Exercise instructions
Format as a numbered list the lines beginning at the one containing "As portrayed in" and ending with the one containing "145, 96, 193)", both included, leaving out any blank lines.

** BEGIN Data for the task **

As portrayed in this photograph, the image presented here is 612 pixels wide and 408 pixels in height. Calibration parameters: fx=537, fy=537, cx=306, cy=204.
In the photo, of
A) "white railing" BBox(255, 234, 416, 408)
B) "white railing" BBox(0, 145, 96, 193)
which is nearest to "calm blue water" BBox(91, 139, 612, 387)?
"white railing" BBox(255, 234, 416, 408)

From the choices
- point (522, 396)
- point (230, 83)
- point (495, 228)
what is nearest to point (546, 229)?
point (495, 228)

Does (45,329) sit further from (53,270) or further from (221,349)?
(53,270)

** END Data for the task **
** BEGIN Data for the task **

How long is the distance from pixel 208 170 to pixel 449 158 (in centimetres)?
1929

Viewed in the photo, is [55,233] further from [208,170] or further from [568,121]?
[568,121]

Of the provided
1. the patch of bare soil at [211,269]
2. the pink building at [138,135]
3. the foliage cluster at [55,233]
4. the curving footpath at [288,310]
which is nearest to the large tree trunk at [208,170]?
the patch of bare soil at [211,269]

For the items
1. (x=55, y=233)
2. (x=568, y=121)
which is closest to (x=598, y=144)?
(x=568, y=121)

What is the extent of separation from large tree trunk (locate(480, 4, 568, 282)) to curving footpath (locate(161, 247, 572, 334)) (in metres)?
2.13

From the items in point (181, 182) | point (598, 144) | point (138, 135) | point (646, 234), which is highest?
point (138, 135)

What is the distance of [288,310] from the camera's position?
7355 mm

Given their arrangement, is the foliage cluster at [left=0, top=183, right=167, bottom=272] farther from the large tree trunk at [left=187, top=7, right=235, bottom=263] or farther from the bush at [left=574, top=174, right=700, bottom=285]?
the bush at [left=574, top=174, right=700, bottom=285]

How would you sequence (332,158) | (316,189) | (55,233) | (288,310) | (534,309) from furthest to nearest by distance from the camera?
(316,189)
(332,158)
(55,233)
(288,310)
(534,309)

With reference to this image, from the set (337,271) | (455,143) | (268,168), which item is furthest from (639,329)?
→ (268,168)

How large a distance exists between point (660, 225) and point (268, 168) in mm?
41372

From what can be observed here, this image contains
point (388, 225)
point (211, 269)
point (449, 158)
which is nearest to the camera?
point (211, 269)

** END Data for the task **

Solution to the exercise
1. As portrayed in this photograph, the image presented here is 612 pixels wide and 408 pixels in height. Calibration parameters: fx=537, fy=537, cx=306, cy=204.
2. In the photo, of
3. A) "white railing" BBox(255, 234, 416, 408)
4. B) "white railing" BBox(0, 145, 96, 193)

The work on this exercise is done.